Mar Menor
28/08/2021 cartoon in CTXT
If you are one of those who believe that you get your information from Twitter, by now you will be busy with any of the other nonsense that is going around or that is at the head of the Trending Tontics and by now you must be reading a hundred thousand opinions instead of the most in-depth information on the issue in question, whatever it may be.
And let's face it, few are spared from falling into the loop of the micro-worlds of our respective echo chambers. Rare is the day that I don't stumble across one of them, and it's not unusual for me to get soaked by a pile of headlines a bunch of times. The day will come when the expiration of topics will be measured in zeptoseconds.

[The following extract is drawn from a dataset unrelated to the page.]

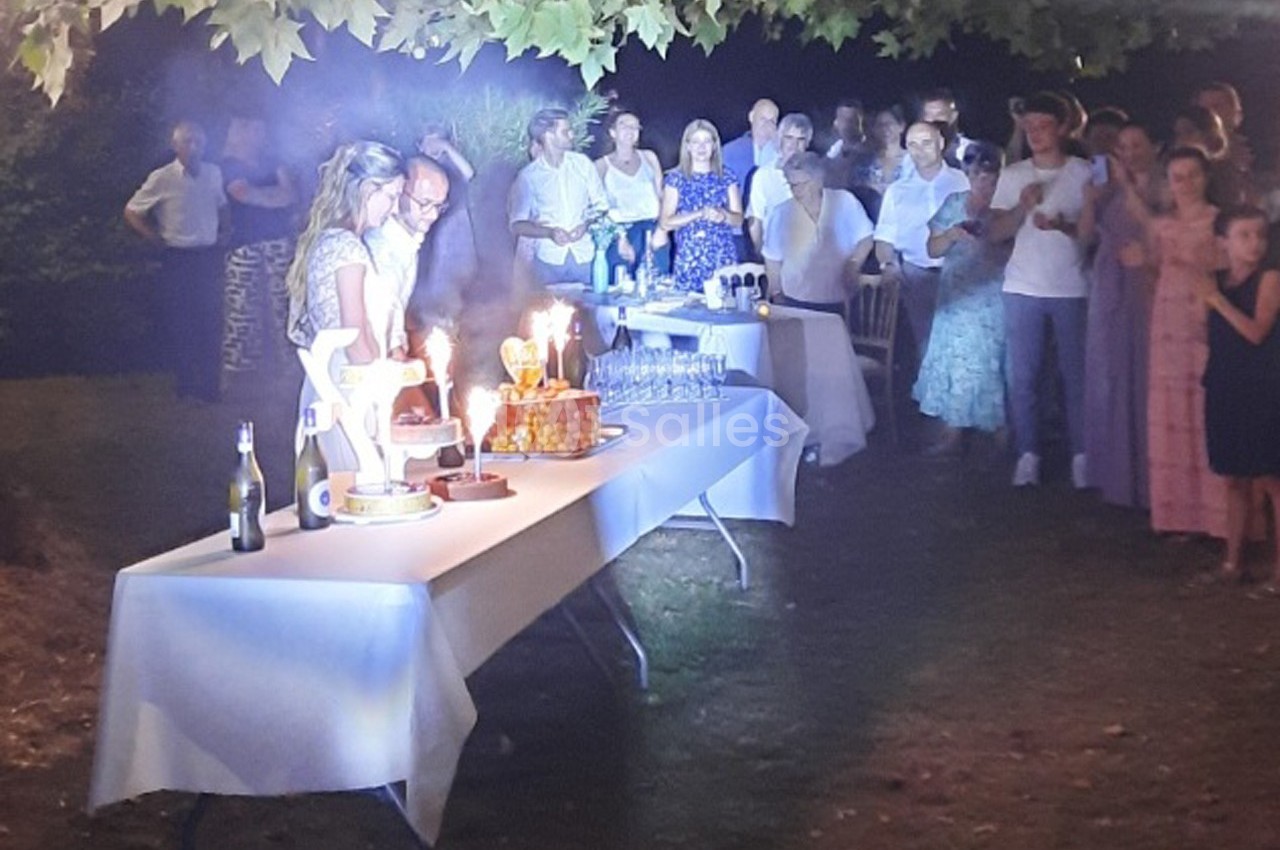 Des personnes rassemblées en extérieur autour de tables décorées, avec des gâteaux d'anniversaire éclairés par des bougies.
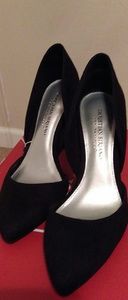 Brand new pair of black suede pumps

Amongst all these topics, the Mar Menor issue passed and, fortunately, stayed on the attention menu a little longer
For some, it was the new thing and it endured what it endured. As a good radical, you know, by definition one of those who tries to get to the root of things, I went back to refresh everything I couldn't remember about the origin of the problem. When I returned from my trip to the newspaper library, half the world was still engaged in a discussion about the ownership of competences.
Those who have governed Murcia for a quarter of a century were still denying that they had any competences, while at the same time demanding more competences with the usual political skirmish. And the water was not swept away.
To finish, they went back to "legislating" in the heat of the moment, resorting to the same old thing, fines that only turn chronic problems into money without solving them.
Thus, the Government of Murcia approved a decree that modifies the Law for the Recovery and Protection of the Mar Menor and prohibits the use of inorganic or synthetic nitrogen fertilisers in the areas closest to the Mar Menor with penalties of between 5,001 and 50,000 euros, and opened 202 sanctioning files for non-compliance with the law for the protection of the Mar Menor.
Not without effort, I managed to get out of this loop and went back to rewinding.
In 1980, a year after the transfer of water, the Oceanography Institute organised the first conference on the Mar Menor," says Isabel Rubio, from Pacto por el Mar Menor, "and it was said that if all the planned irrigation was implemented, fertilisers and insecticides would reach the Mar Menor and this would wipe out the flora and fauna. Forty years have passed and, despite the scientific community's warnings, the authorities (Confederación Hidrográfica del Segura, part of the Ministry of Agriculture, and the Autonomous Community) have always looked the other way. This has been the trend". Experts say that an ecosystem gives warnings that a disaster may occur. This is what happened in the Mar Menor: "In the mid-1990s there were already very clear voices, supported by irrigation exploitation, pointing to the high risk of eutrophication, as had happened in other lagoons in Europe. It was a threat: posidonia and seahorses were beginning to disappear... and nobody did anything," explains Antonio Urbina.
Source: The Mar Menor is still stuck: a story of agony / Santini Rose, CTXT/ 19 August 2019
As in the case of Aznalcollar and many other "natural" waste, similar or not, only time will judge the seriousness and extent of the problem and will be able to convince us of the magnitude of the current negligence.